# Nearest centroid classifier

In machine learning, a nearest centroid classifier or nearest prototype classifier is a classification model that assigns to observations the label of the class of training samples whose mean (centroid) is closest to the observation.

When applied to text classification using tf*idf vectors to represent documents, the nearest centroid classifier is known as the Rocchio classifier because of its similarity to the Rocchio algorithm for relevance feedback.[1]

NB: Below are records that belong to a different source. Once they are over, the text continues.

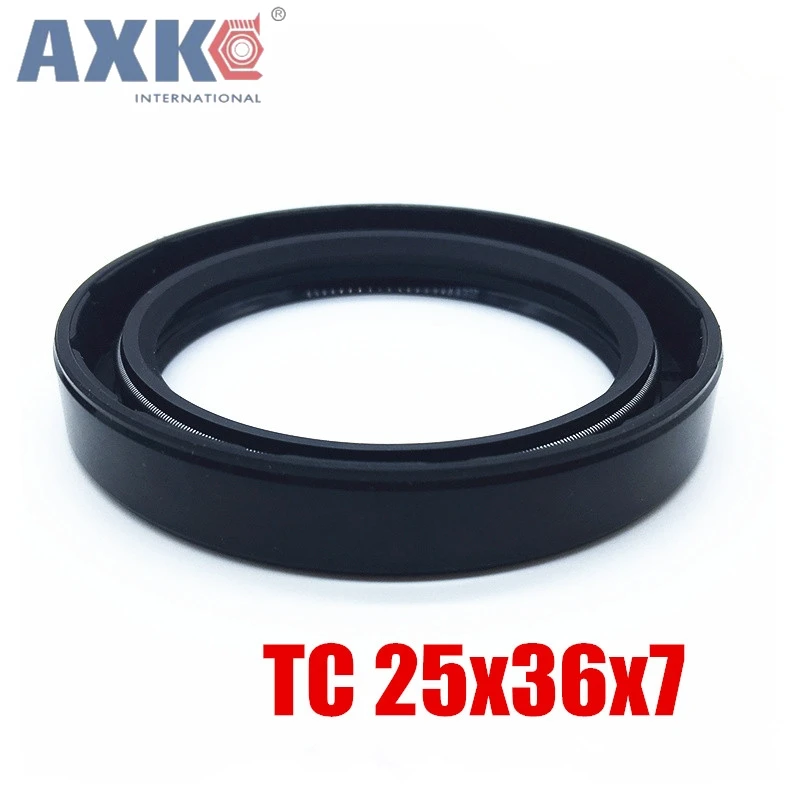 10 шт. AXK TC 25x36x7 TC 25x36x7 TC25x36x7 NBR скелет сальник 25*36*7 уплотнения AXK высококачественное уплотнение Уплотнители для радиального вала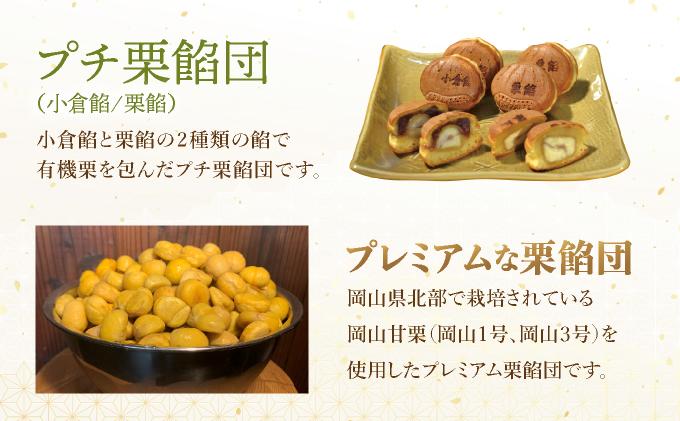 I-8.プレミアム栗餡団・２種類箱詰めセット＋プレミアムプチ栗餡団10個入箱【010-a009】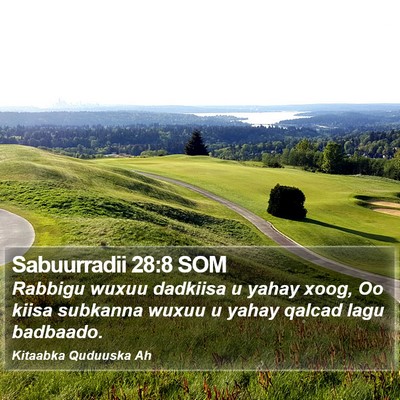 Sabuurradii 28:8 SOM Bible Verse Image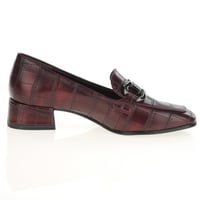 Tamaris - 24316 Low Heel Loafers, Merlot Croc 3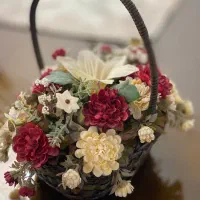 سبد گل مصنوعی|گل مصنوعی|نقده, |دیوار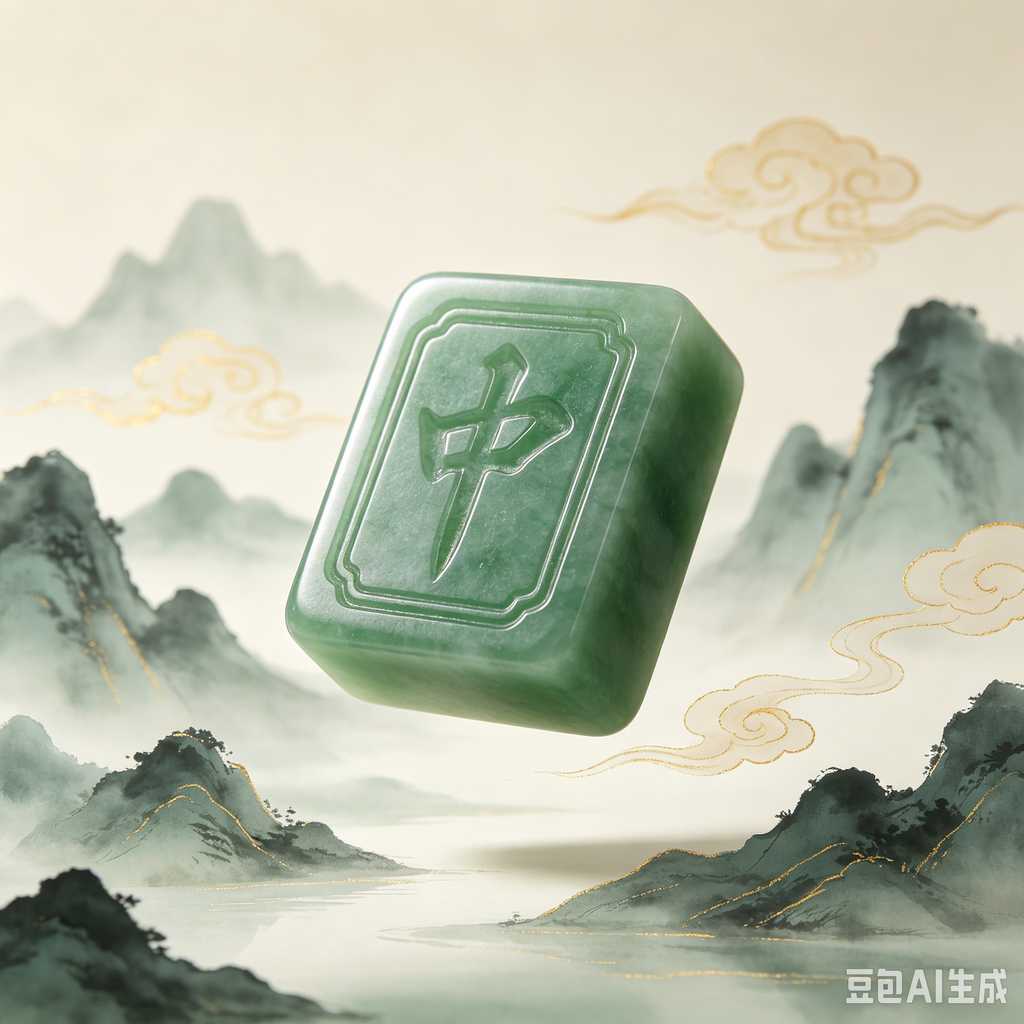 colorful mahjong score chips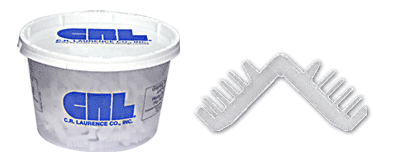 C.R. Laurence CRL 1/4&quot; Nylon Corner for Standard Spacer - Package of 100 | 6265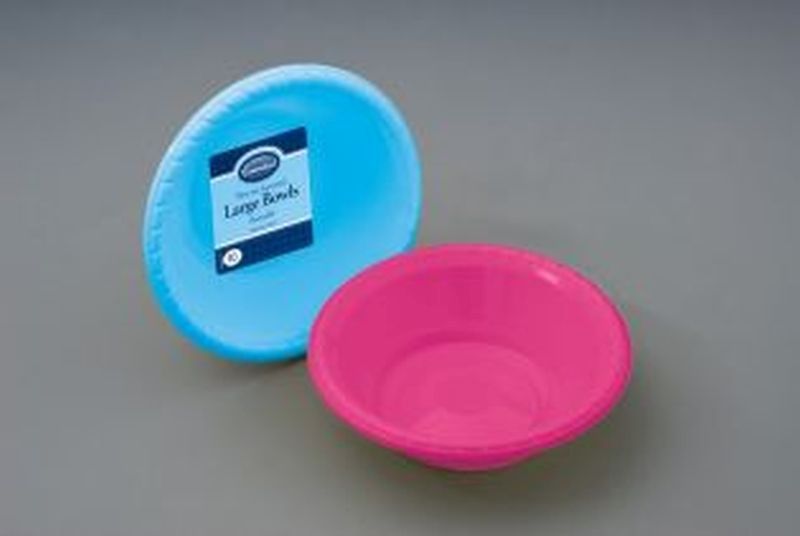 Thermoform Lrg Bowls 17cmPink/Blue10p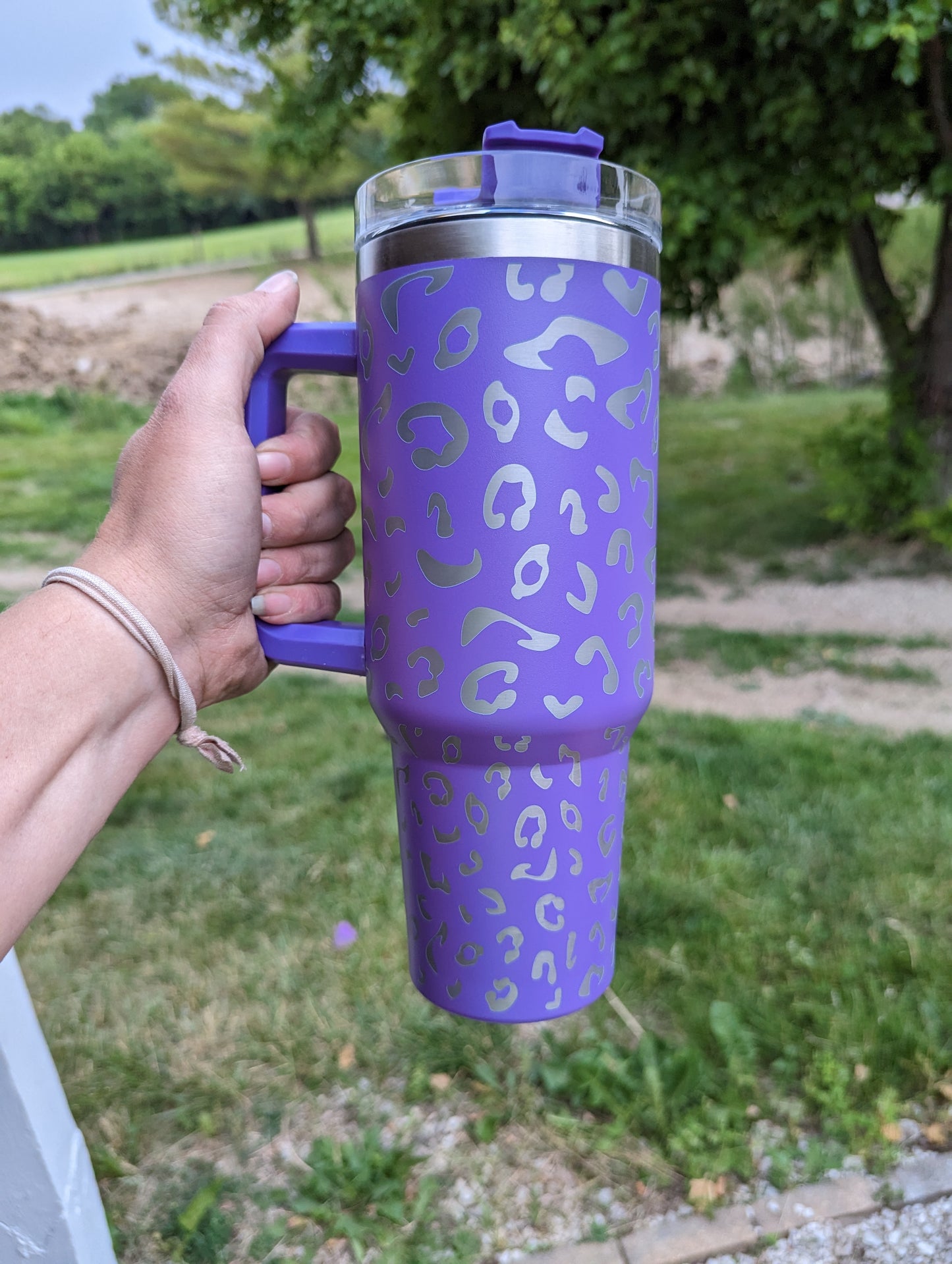 40oz Laser Engraved Animal Print Tumblers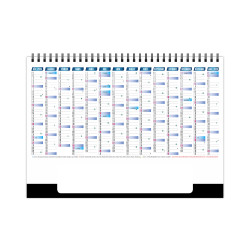 Calendrier personnalisable fabriqué en France de bureau Vendange 7 feuillets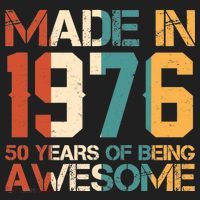 50th Birthday Made In 1976 50 Years Of Being Awesome Beanie thumb 2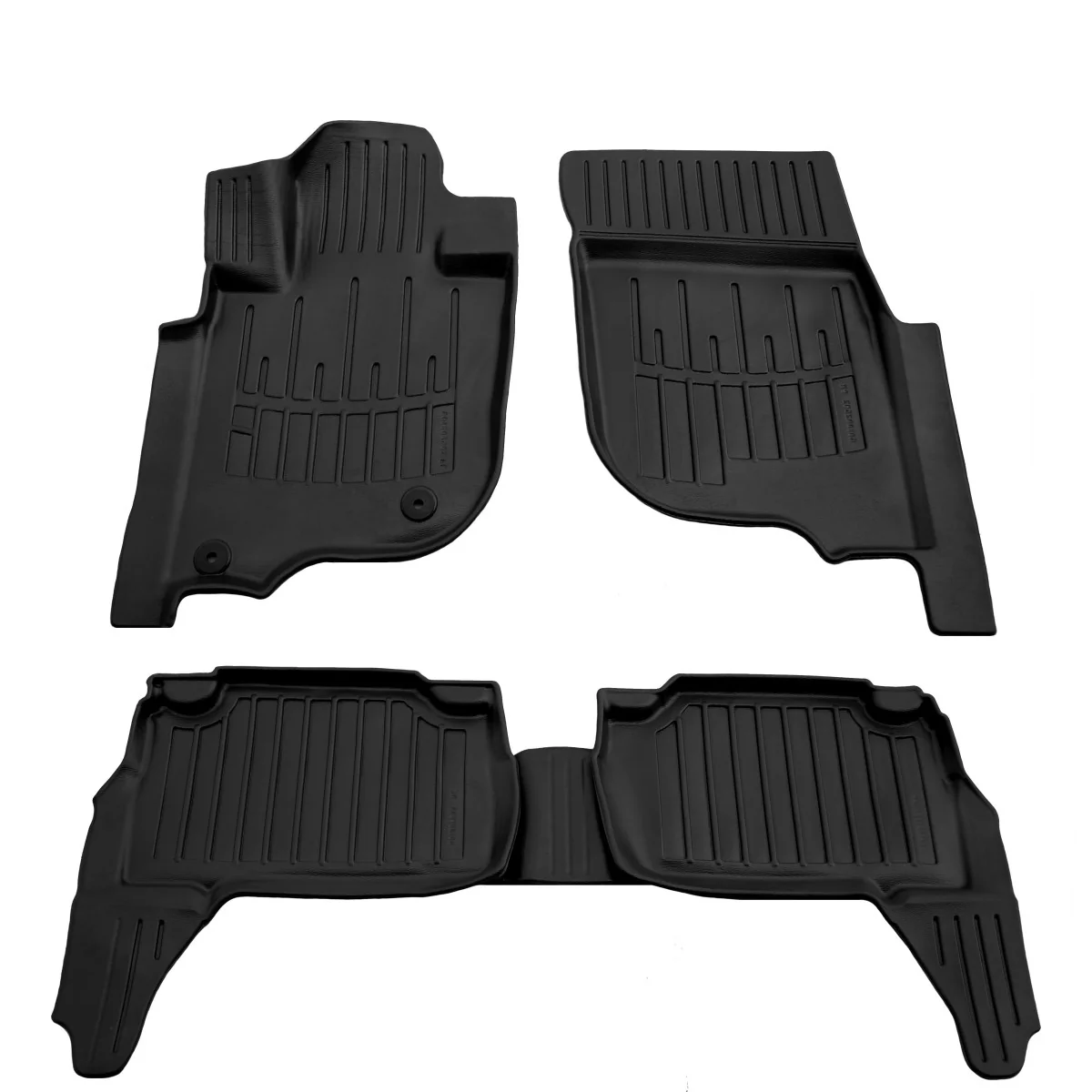 3D passgenaue Gummimatten voor FIAT Fullback (2016-2018), Polyurethan, 35mm rand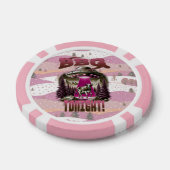 Alien BBQ Koe ontvoering grap Poker Chips (Enkel)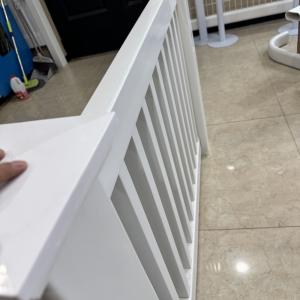 Buy cheap Sectional White Vinyl Pool Fencing Tool Weather Resistant Plastic Pool Fence from wholesalers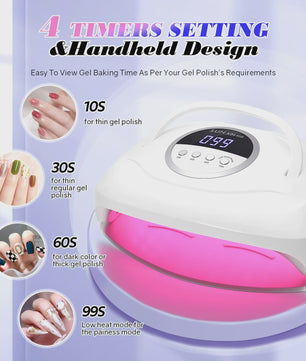 380W UV LED Nagel Lamp - 84 LEDs, Snellrogend & Automatische Sensor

An extended version of the nearest centroid classifier has found applications in the medical domain, specifically classification of tumors.[2]

## Algorithm

• Training procedure: given labeled training samples ${\displaystyle \textstyle \{({\vec {x}}_{1},y_{1}),\dots ,({\vec {x}}_{n},y_{n})\}}$ with class labels ${\displaystyle y_{i}\in \mathbf {Y} }$, compute the per-class centroids ${\displaystyle \textstyle {\vec {\mu _{l}}}={\frac {1}{|C_{l}|}}{\underset {i\in C_{l}}{\sum }}{\vec {x}}_{i}}$ where ${\displaystyle C_{l}}$ is the set of indices of samples belonging to class ${\displaystyle l\in \mathbf {Y} }$.
• Prediction function: the class assigned to an observation ${\displaystyle {\vec {x}}}$ is ${\displaystyle {\hat {y}}={\arg \min }_{l\in \mathbf {Y} }\|{\vec {\mu }}_{l}-{\vec {x}}\|}$.